In this case it’s disappointing especially because we know they have exact numbers.
Arguably the exact numbers aren't interesting either. 456 982 requests from 5674 projects by 3091 user accounts were dropped during the 23:53:42.104 hours the outage lasted. I think it makes sense to make an interpretation and present that instead of raw numbers.
No one needs to know the raw numbers. That may be a little more helpful than no numbers but that could also be internal data they’re not comfortable sharing, and that’s fine. There are numerous other ways to write this that would have communicated the scale of the impact more rigorously, but not deal in absolute, raw numbers.

For example, by using percentages: This outage impacted 1.5% of customer requests vs. a “small” amount.

Good point. I disagree for my own preference but I don’t doubt that you’re right that many people would rather get the gist of the issue. I’m a numbers person but I know many aren’t (which is perfectly fine — neither way is inherently better).
I think there are some investors out there who might find these numbers more interesting than most numbers they will see today.
We actually don’t, hence the vague language. As mentioned at the bottom, this incident really revealed some wholes in the insights we have. I think it’s also important to remember that Deploy is still in public beta, specifically because we are aware that it’s not perfect yet.
It's not clear to the reader what metrics you have and what you do not. Reading the post top to bottom, when we get to this line at the end:

> This incident has made it clear that a few blindspots exist within our monitoring systems.
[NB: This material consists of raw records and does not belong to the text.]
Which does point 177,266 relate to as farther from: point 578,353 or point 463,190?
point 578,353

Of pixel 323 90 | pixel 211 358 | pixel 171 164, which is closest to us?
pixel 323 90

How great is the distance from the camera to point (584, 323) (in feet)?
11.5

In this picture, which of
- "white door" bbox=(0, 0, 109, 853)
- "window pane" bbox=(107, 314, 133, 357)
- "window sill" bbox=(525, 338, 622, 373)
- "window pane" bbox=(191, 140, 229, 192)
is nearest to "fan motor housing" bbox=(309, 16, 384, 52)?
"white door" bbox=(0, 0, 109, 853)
I assume it's related to metrics at the load balancer layer not tracking that it's failing to forward the traffic downstream to registered hosts.

> For a period of around 24 hours, some users in the us-west3 region were unable to access dash.deno.com, and Deno Deploy projects, including deno.com and deno.land.
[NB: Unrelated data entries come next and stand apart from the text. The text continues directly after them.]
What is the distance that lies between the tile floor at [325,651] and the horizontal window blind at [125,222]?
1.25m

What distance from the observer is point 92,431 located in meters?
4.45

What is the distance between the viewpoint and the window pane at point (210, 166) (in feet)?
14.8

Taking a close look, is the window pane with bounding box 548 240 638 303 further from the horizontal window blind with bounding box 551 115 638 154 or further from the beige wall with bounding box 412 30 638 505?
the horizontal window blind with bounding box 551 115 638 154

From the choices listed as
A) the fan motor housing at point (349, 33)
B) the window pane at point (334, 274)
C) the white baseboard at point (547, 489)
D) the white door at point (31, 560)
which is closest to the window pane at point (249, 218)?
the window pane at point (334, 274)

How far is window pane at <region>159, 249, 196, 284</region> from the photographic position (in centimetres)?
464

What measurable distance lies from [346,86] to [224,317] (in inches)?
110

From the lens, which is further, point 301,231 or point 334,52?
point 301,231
This earlier sentence implies to me that you do have an idea of the scale of the outage. If you instead meant "some" to be "the users who reported they were impacted directly to Deno" and not a metric you have access to, you should just say it.

For example:

We are unable to determine the impact of the outage to customers in the us-west3 region outside of those who reported the issue to us directly.

There's less ambiguity there.

> I think it’s also important to remember that Deploy is still in public beta, specifically because we are aware that it’s not perfect yet.
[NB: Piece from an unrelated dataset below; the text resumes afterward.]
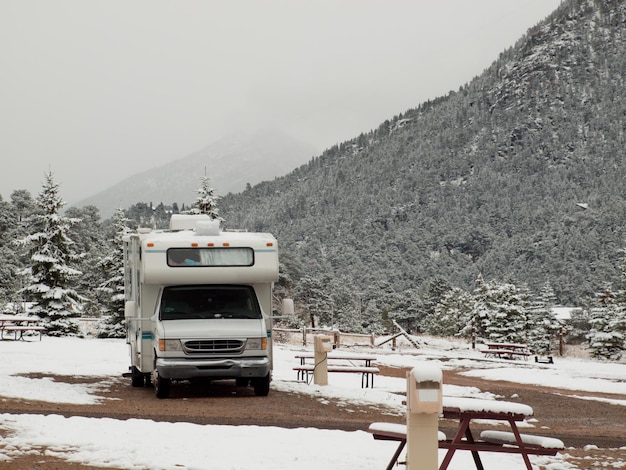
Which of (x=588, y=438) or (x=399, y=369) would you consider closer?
(x=588, y=438)

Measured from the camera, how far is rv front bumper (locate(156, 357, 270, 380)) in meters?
14.8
No system is perfect. There will always be outages. Taking a more rigorous and transparent approach to postmortems isn't related to your system being perfect.

I'm circling back to this days old thread to give this feedback in the spirit of constructive criticism. It's not meant to embarrass or call anyone out specifically, and I hope you find it helpful.

Yeah, you make a particularly good point about acknowledging what data we don’t have more directly. Thanks for being constructive about it, I do really appreciate it.
Okay, thanks for the correction. I appreciate the transparency about there being holes, and I totally get that it’s a beta as well. I know what you’re doing isn’t easy either — there’s plenty of room for mistakes and learning.